According to Dario Internullo, the problem of practical utility of the writing materials was probably considered by the writers. A demonstration is offered by the practice of adding sheets in order to update the rolls, a practice that survived the transition from papyrus to parchment for instance in the so-called “polypthycs”. On the second question he observes that the registration of the transactions included the formula with which the contractor requested a copy of the report as munimen, while in Justinian texts or in some Merovingian legal sources, evidence of requirements concerning the support (eg “sive in membranis sive in cartis”) are present. Victor Crescenzi underlines how the legal papyri are perhaps the only evidence of the relationship between recording, validity and effectiveness of the document itself. There aren’t other evidences of the same age about the so called insinuatio in gestas, that is the notification of the deed to the Gesta Municipalia
Provisional conclusions
The revision of the corpus of medieval papyri could hopefully contribute to reconsider even some of the most consolidated historical theses. It’s the case, for example, of the papyrus which inspired most of the research on the genesis of manorial system. According to the date proposed by Internullo on the basis of paleographic and economic data, the papyrus would fit perfectly into the period between the second half of the 6th century and the beginning of the 7th, leading to a reconsideration of the forms of agricultural organization in the focused areas.

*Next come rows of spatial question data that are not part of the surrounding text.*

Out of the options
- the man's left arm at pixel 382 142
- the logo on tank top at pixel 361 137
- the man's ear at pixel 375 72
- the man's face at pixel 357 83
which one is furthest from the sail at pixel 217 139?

Finally, new light could be thrown on public documentary production in Ravenna. Starting from a new dating of the Butinì papyrus, it is indeed possible to reflect on the fact that it is a document issued by a chancellery in which, up to a few years before, the letters of the Ostrogoths were written (the same reported in the Variae of Cassiodoro). It is no coincidence that the form of the papyrus and that of the Letters coincide. From here we can perhaps begin to reflect on the public documentary production in Ravenna in a more general way, starting from the late-ancient epoch to get to the bishop’s Ravenna.